The EU's General Data Protection Regulation (GDPR) is the result of four years of work by the EU to bring data protection legislation into line with new, previously unforeseen ways that data is now used.
Currently, the UK relies on the Data Protection Act 1998, which was enacted following the 1995 EU Data Protection Directive, but this will be superseded by the new legislation. It introduces tougher fines for non-compliance and breaches, and gives people more say over what companies can do with their data. It also makes data protection rules more or less identical throughout the EU.
The Headteacher, working closely with the GDPR officer from the Marlow Education Trust, is responsible for the accuracy and safe-keeping of data. Please help to keep your child’s records up to date by informing us of any change of circumstances.
School staff have access to your child’s records to enable them to do their jobs. From time to time information may be shared with others involved in your child’s care, if it is necessary. Anyone with access to your child’s records is properly trained in confidentiality issues and is governed by a legal duty to keep their details secure, accurate and up to date.
All information about your child is held securely and appropriate safeguards are in place to prevent accidental loss.

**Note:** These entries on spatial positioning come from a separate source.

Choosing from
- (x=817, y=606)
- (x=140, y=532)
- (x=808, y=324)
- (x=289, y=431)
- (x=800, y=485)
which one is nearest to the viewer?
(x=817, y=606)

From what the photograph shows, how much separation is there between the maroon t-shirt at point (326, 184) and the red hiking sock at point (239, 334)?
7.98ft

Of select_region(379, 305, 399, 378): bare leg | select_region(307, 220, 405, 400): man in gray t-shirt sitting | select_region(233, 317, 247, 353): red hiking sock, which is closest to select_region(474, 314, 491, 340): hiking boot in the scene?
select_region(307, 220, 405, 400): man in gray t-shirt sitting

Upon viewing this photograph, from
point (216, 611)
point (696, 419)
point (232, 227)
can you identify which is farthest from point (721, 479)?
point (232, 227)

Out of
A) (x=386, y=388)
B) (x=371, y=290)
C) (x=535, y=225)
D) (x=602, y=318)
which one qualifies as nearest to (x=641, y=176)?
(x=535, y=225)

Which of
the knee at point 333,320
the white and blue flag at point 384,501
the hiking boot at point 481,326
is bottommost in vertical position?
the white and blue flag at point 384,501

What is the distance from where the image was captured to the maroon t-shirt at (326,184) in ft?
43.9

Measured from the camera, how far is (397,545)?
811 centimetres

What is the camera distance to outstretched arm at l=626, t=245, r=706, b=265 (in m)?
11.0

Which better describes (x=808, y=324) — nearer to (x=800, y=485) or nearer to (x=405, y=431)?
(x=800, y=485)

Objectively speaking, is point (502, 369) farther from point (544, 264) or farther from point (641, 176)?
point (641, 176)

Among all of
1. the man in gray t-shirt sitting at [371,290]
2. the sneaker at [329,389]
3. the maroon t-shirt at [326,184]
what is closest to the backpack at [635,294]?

In some circumstances we may be required by law to release your child’s details to statutory or other official bodies, for example if a court order is presented, or in the case of public educational issues. In other circumstances you may be required to give written consent before information is released – such as the educational reports for insurance, solicitors etc.
To ensure your child’s privacy, we will not disclose information over the telephone or fax unless we are sure that we are talking to you – the parent/carer. Information will not be disclosed to family and friends unless we have prior written consent and we do not leave messages with others.